Excerpt to read:
# What do you make of La Clemenza di Tito?



## macgeek2005 (Apr 1, 2006)

I recently got myself acquainted with this odd opera recently, and I'm wondering what you all make of it.

Obviously the 20 minutes of simple recitatives are worthless to anybody except for those that are actually seeing the opera for the first time and don't know how the story goes.

And as for Mozart's music.. the ending of the first act is of course incredible, and "Ah Perdona" is perhaps my favorite Mozart duet of all time.

The second act has a fairly generous sprinkling of beautiful arias, but they seem beautiful in an archaic way, not in a heart-wrenchingly beautiful modern-Mozart way (i.e. Don Giovanni, Die Zauberflöte).

Was everything that we hear in the opera completely intentional? Did he write the arias the way they are, not due to being rushed, but because he specifically wanted to them to have that simplicity to them due to the old style he was writing in?

My overall two-part question which I'm pondering is:

How much of what we're hearing is the result of 35 year old Mozart sitting down, thinking it through and putting down his best effort? And how much of what we're hearing is the result of 35 year old Mozart, being as brilliant and fluent in music as he was, being able to essentially "toss off" something that can still pass as a great work?

Required tasks:
1. Copy the entries word for word, from the line with "Is point 71,61" through the last line of the entries.
2. Please continue the La Clemenza di Tito thread from its final sentence.
The La Clemenza di Tito thread and the entries come from different sources.

Entries:
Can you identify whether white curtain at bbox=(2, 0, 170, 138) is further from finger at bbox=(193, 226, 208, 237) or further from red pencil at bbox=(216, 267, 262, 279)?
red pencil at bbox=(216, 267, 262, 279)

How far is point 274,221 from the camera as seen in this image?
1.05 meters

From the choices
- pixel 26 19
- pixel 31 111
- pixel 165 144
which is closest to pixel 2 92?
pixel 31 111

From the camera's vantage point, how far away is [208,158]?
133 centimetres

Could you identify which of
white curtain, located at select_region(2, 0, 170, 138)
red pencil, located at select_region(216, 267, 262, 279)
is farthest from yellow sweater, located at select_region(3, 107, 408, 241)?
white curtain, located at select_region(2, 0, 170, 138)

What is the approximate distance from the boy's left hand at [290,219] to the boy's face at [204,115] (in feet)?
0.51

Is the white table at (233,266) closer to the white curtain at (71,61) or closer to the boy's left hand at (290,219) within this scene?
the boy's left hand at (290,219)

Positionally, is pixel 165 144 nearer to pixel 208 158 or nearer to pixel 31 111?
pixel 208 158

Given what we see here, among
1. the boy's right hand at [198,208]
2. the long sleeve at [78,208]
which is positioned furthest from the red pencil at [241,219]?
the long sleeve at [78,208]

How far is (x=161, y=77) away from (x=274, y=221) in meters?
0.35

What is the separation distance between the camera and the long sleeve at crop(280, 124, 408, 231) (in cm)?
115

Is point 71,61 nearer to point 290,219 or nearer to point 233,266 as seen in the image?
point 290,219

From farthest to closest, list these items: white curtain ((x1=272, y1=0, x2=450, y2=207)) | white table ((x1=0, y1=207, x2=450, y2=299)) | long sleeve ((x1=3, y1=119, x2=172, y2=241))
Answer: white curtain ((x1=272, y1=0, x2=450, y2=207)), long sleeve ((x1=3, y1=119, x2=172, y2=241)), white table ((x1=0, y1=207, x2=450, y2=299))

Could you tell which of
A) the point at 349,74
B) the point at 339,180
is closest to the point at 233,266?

Written answers:
1.
Is point 71,61 nearer to point 290,219 or nearer to point 233,266 as seen in the image?
point 290,219

From farthest to closest, list these items: white curtain ((x1=272, y1=0, x2=450, y2=207)) | white table ((x1=0, y1=207, x2=450, y2=299)) | long sleeve ((x1=3, y1=119, x2=172, y2=241))
Answer: white curtain ((x1=272, y1=0, x2=450, y2=207)), long sleeve ((x1=3, y1=119, x2=172, y2=241)), white table ((x1=0, y1=207, x2=450, y2=299))

Could you tell which of
A) the point at 349,74
B) the point at 339,180
is closest to the point at 233,266?

2.
----------



## StlukesguildOhio (Dec 25, 2006)

I wrote something of a review of this opera some time back:










_I've been listening to Mozart's La Clemenza di Tito c. 1955 conducted by Joseph Keilberth. This is a true odd-ball among Mozart's oeuvre. It was the last opera Mozart began, although he completed it and premiered it before The Magic Flute. It was commissioned to honor the coronation of Leopold II after the death of his brother, Joseph II, as King of Bohemia. The deadline for completion was so short that Salieri turned it down, and Mozart was ultimately offered double his usual sum. Unable to find a new libretto on such short notice, he turned to the text by Metastasio that had been set numerous times by other composers. The theme, the clemency or benevolence of Titus was seen as ideal for the occasion. _

_*La Clemenza di Tito* was written as an opera seria, it broke from the usual model (and the original libretto) in eliminating the da capo arias and adding ensemble scenes and large modern arias.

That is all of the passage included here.